"Be completely humble and gentle..."

May 27, 2006 19:08

A hot-tempered man stirs up dissension, but a patient man calms a quarrel. - Proverbs 15:18

Be joyful in hope, patient in affliction, faithful in prayer. - Romans 12:12

Be completely humble and gentle; be patient, bearing with one another in love. - Ephesians 4:2

I've been home for over 24 hours now ... and slept for more than 12 of them. I got up at 0515 Maryland time on Friday morning, got to the airport, and ended up buying 2 books at the Borders' store there - Blue Like Jazz and The Five Love Languages. HIGHLY recommend either of them to anyone. I'm only 100 pages or so into BLJ, but it's awesome. I read T5LL first, and managed to finish it (it's about 200 pages) before even getting on the plane at BWI. I'll get into that more specifically in a minute. So, plane was delayed, flew home, Mom ended up picking me up at the airport (a surprise), drove to Dad's office, lunch, drove home (pretty car ... not mine yet but hopefully it will be - savannah (gold) colored 4x4 RAV4 ...), helped bring stuff down for Falcon Fiesta, shower, dinner, ice cream, graduation, home, sleep ... till like noon. I was so tired. I also think part of it was that I kind of wanted to get away from everyone. Anyways. About that book.

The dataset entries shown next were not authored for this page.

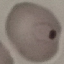

Malaria status: parasitized. Acquired by smartphone through the microscope eyepiece. Automatically extracted cell patch, resized to 64 × 64 pixels. Giemsa-stained preparation. Thin blood film.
Assess this cell for malaria.
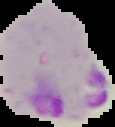
Parasitized.

Image is 115×127 pixels. The area outside the segmented cell region is set to black. From a thin blood smear.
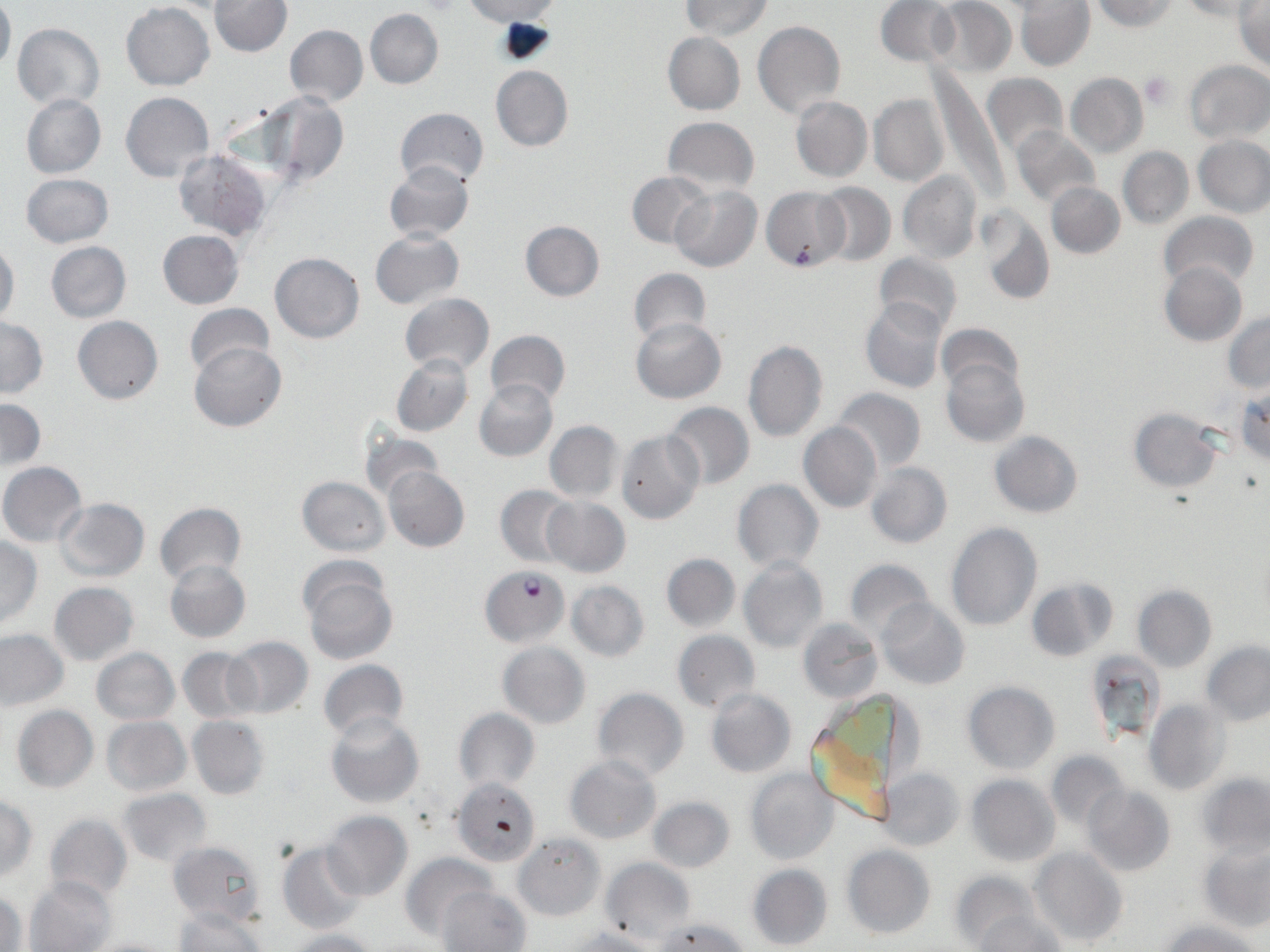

I've been talking to Sandy and Kurt about how I want to improve my relationship with my mom. I don't like how we fight and I basically feel like sometimes you have to walk on eggshells around her so that no one ends up getting angry. And Sandy was talking a little about this book, The Five Love Languages ... but she'd loaned it to Colleen. Anyways, I'd heard about it before, mostly because Colleen had in turn loaned it to Heather who had talked non-stop about it, and because we've discussed it a bit before - Heather and I, or Colleen and I, or whatever. So I was somewhat familiar with it. In any case, I saw it at the bookstore and figured that either 1. it wouldn't hurt to read it since I had time to wait anyways or 2. it was there for a reason; an answer to prayer so to speak. So I picked it up, got some coffee, and started reading. I think I've learned some things. For one thing, I think my primary love language is Quality Time, with Physical Touch nearly equal and then Words of Affirmation a somewhat-close third. Acts of Service and Gifts are really low, in comparison. It explains why when I'm angry I want to be alone - and yet secretly want people to seek me out and spend time with me. And it explains why I will fight or whatever with my room mates, the guys who come over to the Parsons', Kurt, etc. On a positive note, it explains why I like hanging out with little kids ... who you can cuddle with, talk to, just be with. Words of Affirmation counts too - but only if I already respect/trust the person. For instance, I still remember when Brian has said that he's proud of me for one thing or another, and that means a lot. As for Acts of Service and Gifts ... not my thing, so much.

So, once I had that pretty figured out, I started thinking about what love language my mom was. And I had no idea where to even start. I have no idea what makes her happy. But I started thinking about it... what bothers her. And it's things that we do, usually. And she likes to get things for us ... clothes and stuff, gifts for people. And there was the whole Christmas gift thing a couple of years ago. So, I think her two main love languages (Acts of Service and Gifts) are my two weakest. Which would explain a lot. This is going to be a challenge, but at least I'm seeking God, and I think He's revealing things to me ... I want to hear His voice. So I'll keep seeking. For now, going to go help with dinner.